#### [Tarefa]
Sobre o texto da Copa do Qatar:
1. Qual é a área aproximada do Qatar?
2. A que distância de Doha fica o estádio mais distante?
3. Como as mulheres andam no país?

#### [Trecho fornecido]
● ● ● ●

Encerrada a Rússia-2018, prepare-se para uma Copa do Mundo como você nunca viu em quatro anos. O Qatar-2022 não será apenas o primeiro Mundial realizado no Oriente Médio: com área de cerca de 11.500 km², será o menor país que já recebeu o torneio.
Para você ter ideia das (pequenas) dimensões da nação da península arábica, seu tamanho equivale ao da cidade de Manaus. O estádio mais distante de Doha, a capital, está a apenas 35 km. E mais: quatro dos oito estádios planejados para a Copa estão na própria capital de 800 mil habitantes. As torcidas dos 32 países participantes [pelo menos esses são os planos atuais] basicamente ocuparão os mesmos lugares.
Outro detalhe: o torneio do Qatar também vai mudar o calendário dos campeonatos de futebol mundo afora, da Premier League ao Brasileirão. Com o clima extremo do verão árabe, a Fifa marcou a Copa para os dias 21 de novembro e 18 de dezembro. É a primeira que não disputada no meio do ano, durante o verão europeu.
Internamente também há uma série de desafios a superar, especialmente no campo dos direitos humanos. O primeiro, e mais conhecido, é a denúncia de que operários trabalham nas obras da Copa em regime análogo à escravidão. As mulheres andam com os rostos cobertos. Ser gay lá é crime. Isso sem contar a eleição do país como sede, cercada de denúncias de corrupção que praticamente custaram a cabeça de Joseph Blatter.

● ● ● ●

#### [Dados para análise]
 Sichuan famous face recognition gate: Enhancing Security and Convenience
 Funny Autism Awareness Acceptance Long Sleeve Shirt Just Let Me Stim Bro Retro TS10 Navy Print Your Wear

● ● ● ●

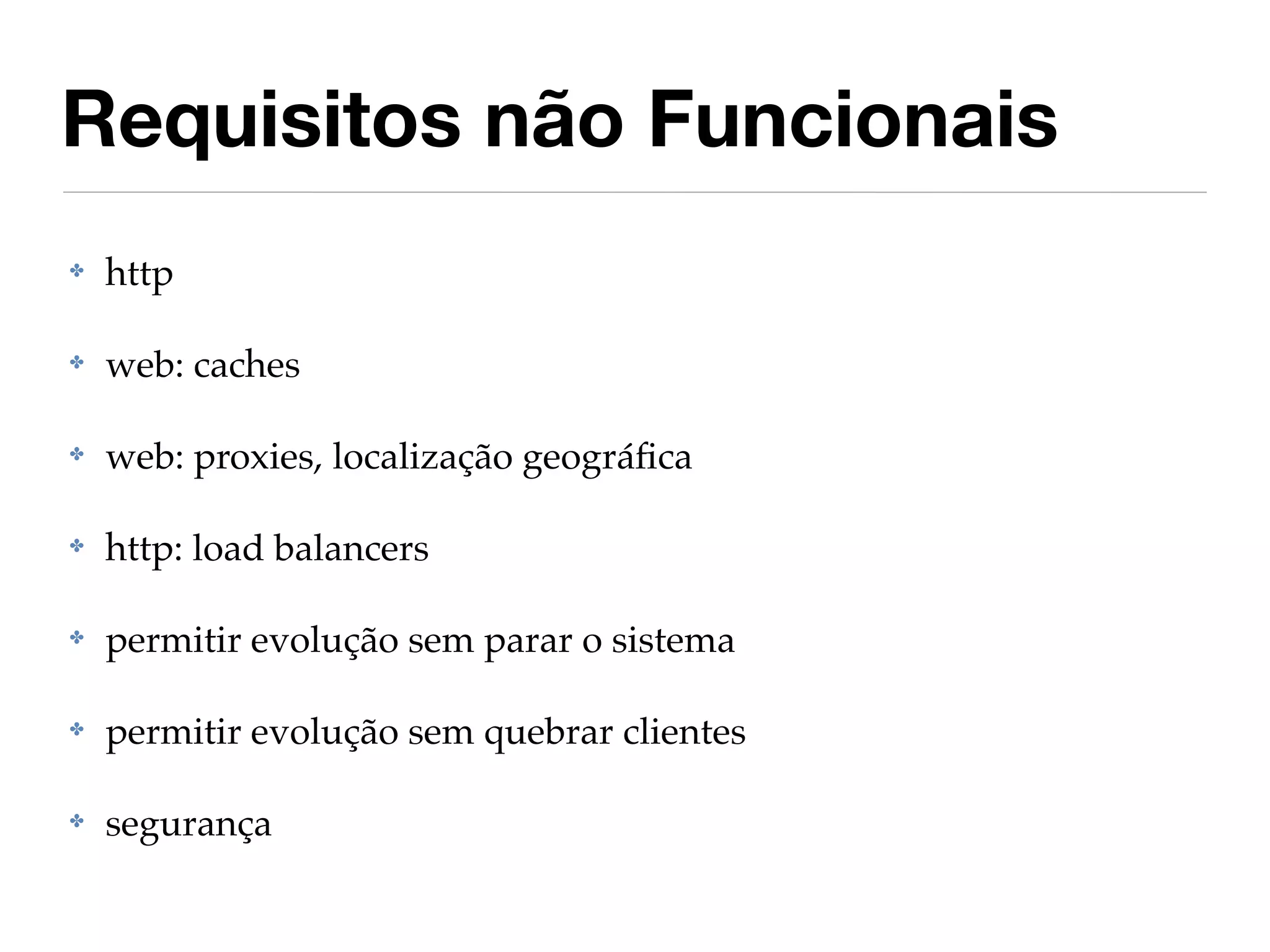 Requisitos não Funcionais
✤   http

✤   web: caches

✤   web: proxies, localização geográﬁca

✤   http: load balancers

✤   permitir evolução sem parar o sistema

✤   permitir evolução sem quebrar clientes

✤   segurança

● ● ● ●

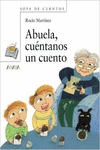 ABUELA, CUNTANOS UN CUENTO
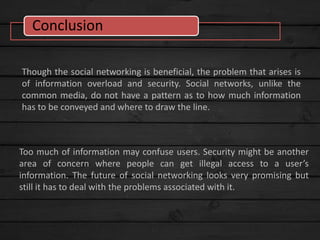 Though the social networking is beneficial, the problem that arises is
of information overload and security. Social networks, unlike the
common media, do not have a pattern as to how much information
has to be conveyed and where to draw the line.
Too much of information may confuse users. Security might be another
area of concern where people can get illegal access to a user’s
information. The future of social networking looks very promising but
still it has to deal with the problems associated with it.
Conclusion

● ● ● ●

#### [Resolução]
1. Cerca de 11.500 km².
2. A apenas 35 km.
3. Com os rostos cobertos.